The little yellow tool and small cutters is all you really need. Faceplates
come 1 to 6 port. Jacks are available for Cat-5 8-pin, Cat-3 6-pin, CATV Coax,
BNC Coax, etc.
A 110 wiring frame with one position cabled. The little yellow tool will punch
down to the top of the 110 block, but to punch the blocks down into the frame,
you need something more violent. The punchdown tool is really nice, but costs
between $40 and $120 U.S. depending on where you get it. The hammer will do
the job if you don't do a lot of this.
Closeup of a 110 block termination. Note that the premise wiring comes up at
the ends and fans out from the center tray. Backboard wiring comes in from the
sides so it will not obscure the snap-in title bar that covers the center.
Backboard wiring is easy to pull and replace, but pulling a block is like
pulling teeth. Fortunately, you should almost never need to pull a block as
the premise side is generally permanent.
A 66M block on stand. These are used for telephone backboard termination
but can work with Cat-5 100BaseT (but I don't think they're really certified
for that). 66M blocks come in "split" and "solid". The split block accomodates
50 incoming pairs (25 on each side) connected to 50 outgoing pairs. The solid
block allows 25 incoming pairs to be connected to as many three outgoing pairs
each. You can only punch one wire per clip, so fan-out on a split block
requires "weaving" a wire over multiple clips.

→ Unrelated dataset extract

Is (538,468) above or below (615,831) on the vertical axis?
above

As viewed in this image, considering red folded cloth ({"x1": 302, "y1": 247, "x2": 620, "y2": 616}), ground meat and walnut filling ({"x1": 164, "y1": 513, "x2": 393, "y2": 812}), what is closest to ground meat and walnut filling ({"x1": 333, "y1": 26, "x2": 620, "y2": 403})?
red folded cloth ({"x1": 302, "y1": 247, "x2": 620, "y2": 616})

We used to use a version with 12 RJ45 jacks (mounted 3 to each of those
rectangular openings you see in the base) for 10BaseT networking. They still
worked fine when we converted those cleints to 100BaseT, but they weren't
certified for that.
A newer 66M format device is a 12-port patch block with RJ45 jacks on the
face and 110 punchdown terminations on the back side. It clips into the
standard 66M base. these are more compact than a patch pannel for small
installations and can cost less (depending on where you buy your stuff).
One is shown here below a standard 24-port patch panel.
The absolutely essential tools: tone generator and tracer. The generator
puts a tone on a wire pair at the workstation end so you can find the other
end with the tracer when there is no numbering or when the numbering is
untrustworthy (that's about 97% of all wiring plants). The tracer doesn't have
to touch the wire to find the tone, so you can locate a specific cable in a
bundle.
A 110 backboard with some terminations using 110 jacks (the blue things).
These are not as secure as we'd like, and punched down wiring is so easy to
pull and move we don't recommend jacks for most installations.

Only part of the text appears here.